-- Text segment follows --
Who Will Drive Innovation around "Big Data"?
It’s a curious pattern, that when new technologies arise and enable access to new forms of data, it is often not the domain experts who drive innovation, but those with deep technical expertise who pick up the required domain knowledge along the way. In other words, it can be a costly mistake to ignore new methods. Let me illustrate this pattern with three examples, before making the connection to "big data."
- Until recently, yellow cab companies controlled access to taxis: You call them, they dispatch, you wait … sometimes in vain. The recent ubiquity of smart phones, digitized maps, geo information, credit cards, and online social ratings has created new ways of connecting drivers with users. Whereas cab services were abysmal 5 years ago in cities like Pittsburgh and Seattle, today (thanks to Lyft and Uber), comparable services are cheap and reliable. Notice that cab companies did not create today’s technology for hiring drivers with your cell phone.
-- Text segment concluded --
-- Extracted material follows --
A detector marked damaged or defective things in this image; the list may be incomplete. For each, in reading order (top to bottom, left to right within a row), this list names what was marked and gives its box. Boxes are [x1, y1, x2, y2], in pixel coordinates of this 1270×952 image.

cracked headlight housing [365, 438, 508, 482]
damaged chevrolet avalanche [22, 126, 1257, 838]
-- Extracted material concluded --
-- Extracted material follows --
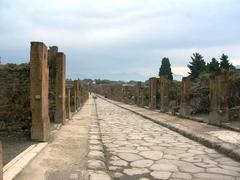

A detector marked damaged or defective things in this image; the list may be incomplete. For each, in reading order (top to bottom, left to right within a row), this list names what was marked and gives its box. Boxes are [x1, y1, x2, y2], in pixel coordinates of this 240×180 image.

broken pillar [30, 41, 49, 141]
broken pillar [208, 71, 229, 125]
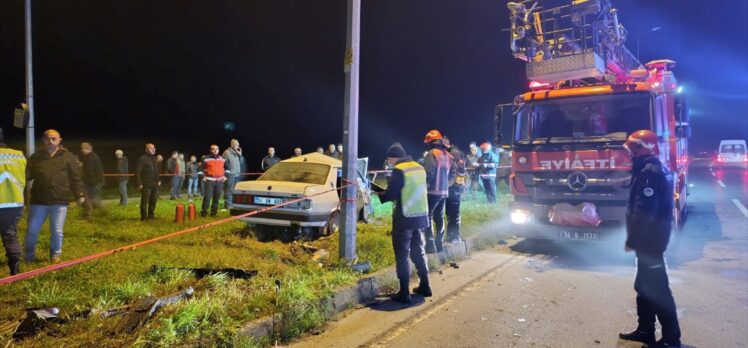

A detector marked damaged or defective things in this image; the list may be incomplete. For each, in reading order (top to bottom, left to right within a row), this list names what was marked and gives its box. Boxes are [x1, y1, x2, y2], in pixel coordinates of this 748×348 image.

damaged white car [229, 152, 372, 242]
-- Extracted material concluded --
-- Extracted material follows --
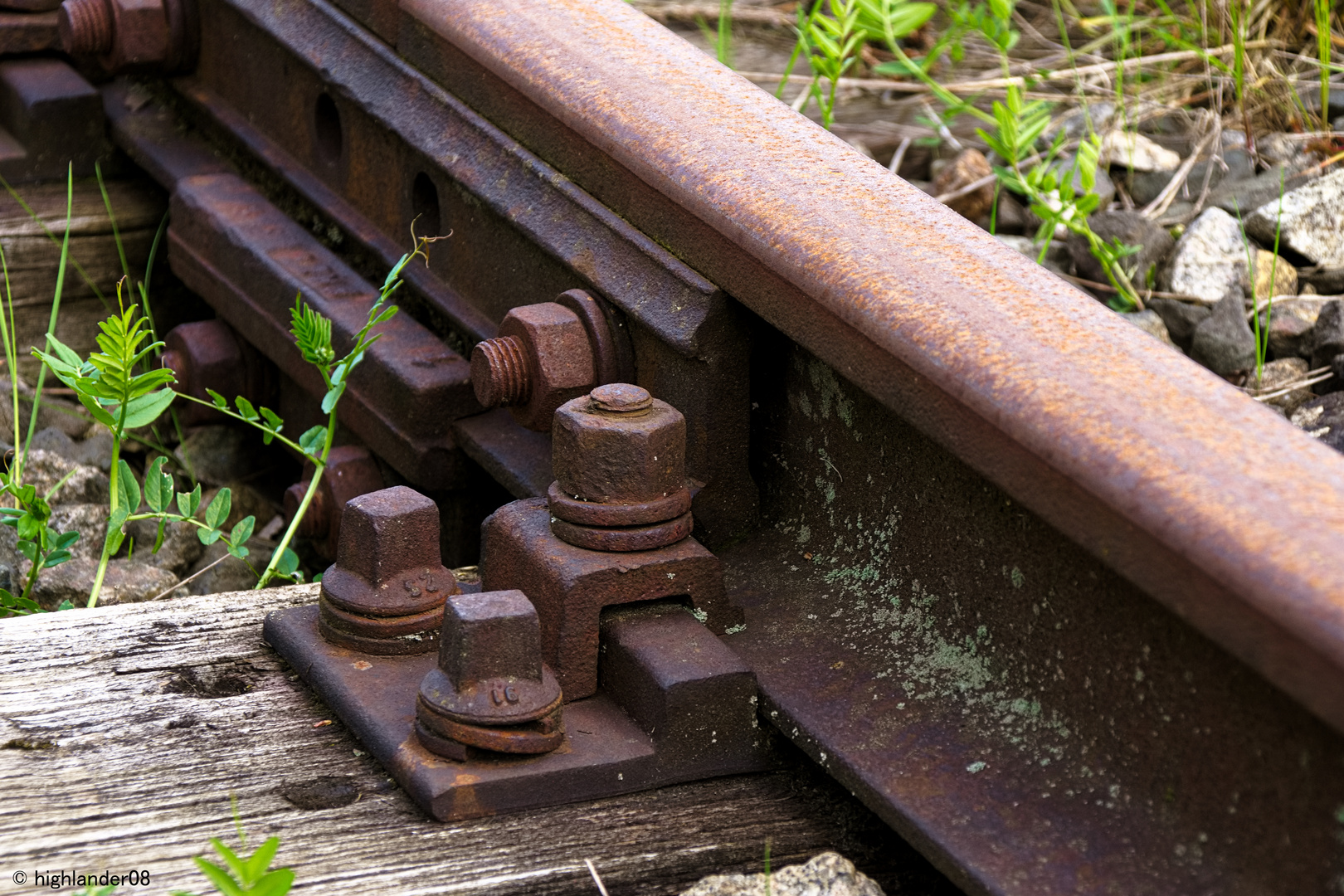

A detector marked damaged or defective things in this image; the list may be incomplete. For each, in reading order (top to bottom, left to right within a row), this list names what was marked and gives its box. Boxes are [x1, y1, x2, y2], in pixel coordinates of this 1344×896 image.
-- Extracted material concluded --
Exercise tasks:
- 1) List every technology that the article on innovation and big data credits with creating new ways of connecting drivers with users.
- 2) In the article on innovation and big data, which two companies are credited with making services comparable to cabs cheap and reliable?
- 3) Please proceed with the article on innovation and big data, picking up after its last sentence.

Answers to the problems:
- 1)
- Smart phones
- Digitized maps
- Geo information
- Credit cards
- Online social ratings

- 2) Lyft and Uber.

- 3)
- Library science was born from the need to organize access to knowledge (books, in particular) and to help users find what they are looking for. The organizing principles for physical goods rely on catalogues and curated, top-down, hierarchically organized repositories. Thus, Yahoo started with a portal that organized web resources into a hierarchy. Soon, search engines began using keywords to help users navigate the Web and, later, keywords morphed into tags. Today, keyword search (including tags) is the dominant way in which users search for resources. Notice that library science did not create today’s principal mechanism for accessing humanity's knowledge.
- Applied linguists and cognitive psychologists have been studying second-language learning, i.e., the process by which people learn a second language. Their studies have influenced the way high schools teach foreign languages, as well as commercial tools such as Pimsleur programs. Starting from the perspective of "gamification," Carnegie Mellon University (CMU) computer science professor Luis von Ahn and his PhD student Severin Hacker founded Duolingo in 2011. Today, an estimated 120 million people use this free app to learn a new language. Notice that neither linguists nor cognitive psychologists created today's most widely used free language-learning app.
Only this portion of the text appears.